To do
Transcribe verbatim every line from the line containing "Can you tell" to the end of the entries, including both endpoints. Output nothing beyond those lines.

··· Supplied information

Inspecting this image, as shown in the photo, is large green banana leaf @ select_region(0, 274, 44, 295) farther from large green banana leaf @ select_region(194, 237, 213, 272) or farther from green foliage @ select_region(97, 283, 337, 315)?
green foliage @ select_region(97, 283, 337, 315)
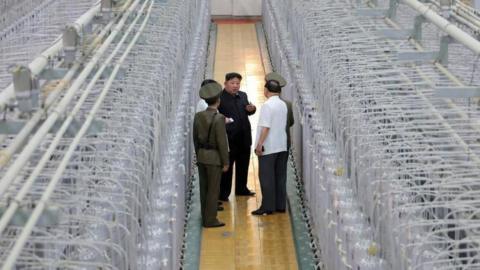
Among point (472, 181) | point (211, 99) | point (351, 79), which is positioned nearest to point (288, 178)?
point (211, 99)

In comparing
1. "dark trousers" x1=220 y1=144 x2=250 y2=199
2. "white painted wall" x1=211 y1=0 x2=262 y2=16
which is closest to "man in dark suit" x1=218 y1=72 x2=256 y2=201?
"dark trousers" x1=220 y1=144 x2=250 y2=199

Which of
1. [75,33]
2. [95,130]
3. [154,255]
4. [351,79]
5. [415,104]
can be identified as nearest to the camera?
[95,130]

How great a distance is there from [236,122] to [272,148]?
1.86ft

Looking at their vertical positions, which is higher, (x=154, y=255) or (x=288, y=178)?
(x=154, y=255)

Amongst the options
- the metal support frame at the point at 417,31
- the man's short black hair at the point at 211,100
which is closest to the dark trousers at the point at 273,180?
the man's short black hair at the point at 211,100

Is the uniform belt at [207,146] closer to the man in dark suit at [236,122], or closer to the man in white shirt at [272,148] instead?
the man in white shirt at [272,148]

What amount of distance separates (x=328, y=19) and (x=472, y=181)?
170 inches

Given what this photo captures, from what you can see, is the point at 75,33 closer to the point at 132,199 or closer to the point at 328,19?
the point at 132,199

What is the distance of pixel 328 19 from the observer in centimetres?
845

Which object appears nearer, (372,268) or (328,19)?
(372,268)

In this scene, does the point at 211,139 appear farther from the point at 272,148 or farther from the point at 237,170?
the point at 237,170

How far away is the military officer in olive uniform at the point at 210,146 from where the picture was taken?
25.5 feet

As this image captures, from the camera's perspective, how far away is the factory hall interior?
394cm

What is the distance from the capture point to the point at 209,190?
26.3 feet
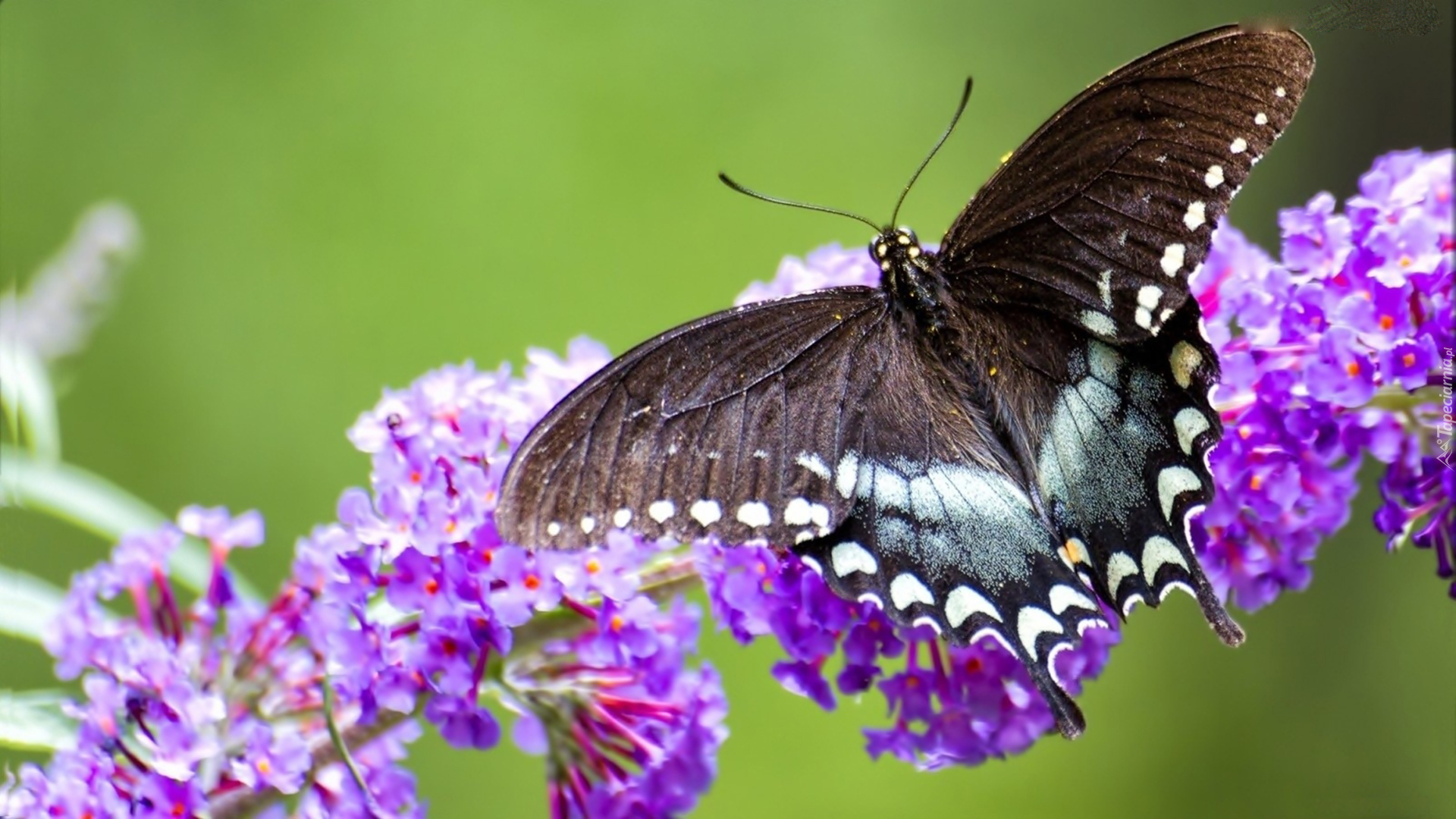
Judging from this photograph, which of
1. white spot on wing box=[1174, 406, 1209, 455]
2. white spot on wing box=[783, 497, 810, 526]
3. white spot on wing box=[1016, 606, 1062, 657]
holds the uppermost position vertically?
white spot on wing box=[1174, 406, 1209, 455]

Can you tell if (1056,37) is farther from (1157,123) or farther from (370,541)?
(370,541)

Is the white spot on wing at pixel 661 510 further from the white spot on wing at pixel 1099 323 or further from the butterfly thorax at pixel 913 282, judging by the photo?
the white spot on wing at pixel 1099 323

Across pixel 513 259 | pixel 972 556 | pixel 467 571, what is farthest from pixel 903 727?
pixel 513 259

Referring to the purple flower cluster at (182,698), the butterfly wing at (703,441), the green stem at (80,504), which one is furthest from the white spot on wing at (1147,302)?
the green stem at (80,504)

······

Correct output
Can you tell if (1056,37) is farther from (1157,123) or farther from (370,541)?
(370,541)

Is the white spot on wing at pixel 661 510 further from the white spot on wing at pixel 1099 323 or further from the butterfly thorax at pixel 913 282, judging by the photo?
the white spot on wing at pixel 1099 323

Across pixel 513 259 | pixel 972 556 | pixel 467 571, what is farthest from pixel 903 727?
pixel 513 259

Referring to the purple flower cluster at (182,698), the butterfly wing at (703,441), the green stem at (80,504), which one is furthest from the white spot on wing at (1147,302)?
the green stem at (80,504)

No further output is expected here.